Una data storica: il 16 gennaio 2023. Matteo Messina Denaro da quel giorno non è stato più un fantasma. I carabinieri del Ros arrestarono il latitante di Castelvetrano. La notizia arrivò proprio quando l’Italia aveva appena finito di ricordare i 30 anni della cattura del “capo dei capi” di Cosa Nostra, Totò Riina, avvenuta il 15 gennaio 1993. Il boss fu trasferito al carcere de “L’Aquila”, che poi è diventato la sua tomba. Il mafioso aveva il cancro. Una schiaffo alla mafia. Contro quella mafia stragista che ha ferito l’isola. Che ha insanguinato la Sicilia. Vittime innocenti: poliziotti, carabinieri, giudici, commercianti, giornalisti. Un attacco frontale allo Stato. Messina Denaro era forse l’ultimo volto di quella mafia agguerrita e feroce.
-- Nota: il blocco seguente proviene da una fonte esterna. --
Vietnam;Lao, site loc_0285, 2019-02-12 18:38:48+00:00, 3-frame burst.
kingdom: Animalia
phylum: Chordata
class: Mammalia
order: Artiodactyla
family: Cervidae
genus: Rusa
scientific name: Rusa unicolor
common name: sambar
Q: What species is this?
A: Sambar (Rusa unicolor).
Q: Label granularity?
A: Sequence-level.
Ma il boss defunto era anche il volto degli affari, dell’impresa, delle relazioni. Relazioni che lo hanno aiutato ad essere invisibile per tre decenni. Ma cosa è accaduto in questi tre anni? I cronisti, un po’ romanzieri, guardano al mistero di Giovanni Motisi, soprannominato “U Pacchiuni” (il ciccione). Dopo la morte di Matteo Messina Denaro è diventato il latitante da catturare.